[Collected data entries]
----------

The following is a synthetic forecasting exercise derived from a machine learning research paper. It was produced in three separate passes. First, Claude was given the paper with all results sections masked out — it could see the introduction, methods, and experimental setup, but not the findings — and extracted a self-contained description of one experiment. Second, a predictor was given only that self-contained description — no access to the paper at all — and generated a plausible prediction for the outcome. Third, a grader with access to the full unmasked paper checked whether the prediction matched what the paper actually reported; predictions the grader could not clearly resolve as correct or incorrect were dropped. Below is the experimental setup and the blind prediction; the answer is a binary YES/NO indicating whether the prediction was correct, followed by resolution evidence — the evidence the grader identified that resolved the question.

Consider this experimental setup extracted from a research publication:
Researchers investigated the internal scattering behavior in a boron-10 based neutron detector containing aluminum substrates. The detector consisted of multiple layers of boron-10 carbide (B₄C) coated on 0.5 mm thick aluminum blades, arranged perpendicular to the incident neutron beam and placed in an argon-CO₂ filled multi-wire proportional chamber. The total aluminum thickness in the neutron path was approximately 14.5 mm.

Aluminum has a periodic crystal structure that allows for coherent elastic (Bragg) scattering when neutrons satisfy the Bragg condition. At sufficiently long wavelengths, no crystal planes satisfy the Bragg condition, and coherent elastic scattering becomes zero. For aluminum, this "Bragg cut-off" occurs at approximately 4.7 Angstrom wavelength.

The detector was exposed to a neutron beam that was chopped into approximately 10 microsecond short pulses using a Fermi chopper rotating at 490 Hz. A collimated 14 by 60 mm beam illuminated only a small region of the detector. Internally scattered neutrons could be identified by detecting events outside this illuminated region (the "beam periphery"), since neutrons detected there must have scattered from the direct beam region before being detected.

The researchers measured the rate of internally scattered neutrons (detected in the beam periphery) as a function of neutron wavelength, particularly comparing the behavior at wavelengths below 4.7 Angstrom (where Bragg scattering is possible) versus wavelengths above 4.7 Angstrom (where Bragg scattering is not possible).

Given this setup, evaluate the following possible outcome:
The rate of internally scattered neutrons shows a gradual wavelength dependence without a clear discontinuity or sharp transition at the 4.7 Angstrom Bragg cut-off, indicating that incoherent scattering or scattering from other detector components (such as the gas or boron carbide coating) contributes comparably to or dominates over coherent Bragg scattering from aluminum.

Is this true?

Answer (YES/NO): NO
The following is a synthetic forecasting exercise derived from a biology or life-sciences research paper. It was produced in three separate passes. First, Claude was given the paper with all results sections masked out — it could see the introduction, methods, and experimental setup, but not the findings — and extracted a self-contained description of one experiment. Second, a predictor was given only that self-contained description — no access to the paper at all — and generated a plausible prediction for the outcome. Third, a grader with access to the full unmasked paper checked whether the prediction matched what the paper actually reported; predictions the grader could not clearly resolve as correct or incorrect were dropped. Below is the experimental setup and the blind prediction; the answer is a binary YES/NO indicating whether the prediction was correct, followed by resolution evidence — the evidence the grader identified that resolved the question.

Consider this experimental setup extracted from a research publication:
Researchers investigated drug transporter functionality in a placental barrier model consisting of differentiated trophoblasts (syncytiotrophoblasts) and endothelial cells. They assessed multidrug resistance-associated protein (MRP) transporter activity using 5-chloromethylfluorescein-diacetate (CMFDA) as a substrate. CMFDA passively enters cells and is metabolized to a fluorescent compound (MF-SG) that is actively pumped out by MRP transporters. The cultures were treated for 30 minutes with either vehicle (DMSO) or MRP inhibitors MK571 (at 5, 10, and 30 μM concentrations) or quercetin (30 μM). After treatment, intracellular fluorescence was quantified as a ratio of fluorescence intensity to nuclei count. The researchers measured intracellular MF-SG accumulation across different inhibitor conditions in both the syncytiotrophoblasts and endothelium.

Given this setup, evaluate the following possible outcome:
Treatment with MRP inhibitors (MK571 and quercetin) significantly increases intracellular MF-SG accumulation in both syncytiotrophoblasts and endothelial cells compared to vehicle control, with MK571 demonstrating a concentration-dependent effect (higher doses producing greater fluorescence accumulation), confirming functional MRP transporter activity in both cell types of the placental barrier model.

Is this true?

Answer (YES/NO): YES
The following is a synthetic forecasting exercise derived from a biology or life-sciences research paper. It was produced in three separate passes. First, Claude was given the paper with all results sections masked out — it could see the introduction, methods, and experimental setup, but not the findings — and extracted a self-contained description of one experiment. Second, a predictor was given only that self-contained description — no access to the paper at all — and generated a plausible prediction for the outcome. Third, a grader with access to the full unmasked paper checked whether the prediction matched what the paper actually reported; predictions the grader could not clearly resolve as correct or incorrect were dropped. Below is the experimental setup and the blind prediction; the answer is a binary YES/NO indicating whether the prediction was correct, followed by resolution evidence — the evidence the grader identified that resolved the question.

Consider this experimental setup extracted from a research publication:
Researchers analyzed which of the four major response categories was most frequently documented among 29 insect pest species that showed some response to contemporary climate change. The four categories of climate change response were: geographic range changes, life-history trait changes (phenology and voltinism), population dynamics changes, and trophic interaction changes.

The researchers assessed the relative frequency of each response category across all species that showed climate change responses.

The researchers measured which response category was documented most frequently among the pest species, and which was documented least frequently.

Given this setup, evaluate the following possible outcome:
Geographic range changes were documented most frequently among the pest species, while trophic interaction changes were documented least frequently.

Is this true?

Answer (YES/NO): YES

----------

### [EXERCISE DESCRIPTION]
Using the records above, find and show each line with the string "periphery".

### [OUTPUT OF THE TASK]
The detector was exposed to a neutron beam that was chopped into approximately 10 microsecond short pulses using a Fermi chopper rotating at 490 Hz. A collimated 14 by 60 mm beam illuminated only a small region of the detector. Internally scattered neutrons could be identified by detecting events outside this illuminated region (the "beam periphery"), since neutrons detected there must have scattered from the direct beam region before being detected.
The researchers measured the rate of internally scattered neutrons (detected in the beam periphery) as a function of neutron wavelength, particularly comparing the behavior at wavelengths below 4.7 Angstrom (where Bragg scattering is possible) versus wavelengths above 4.7 Angstrom (where Bragg scattering is not possible).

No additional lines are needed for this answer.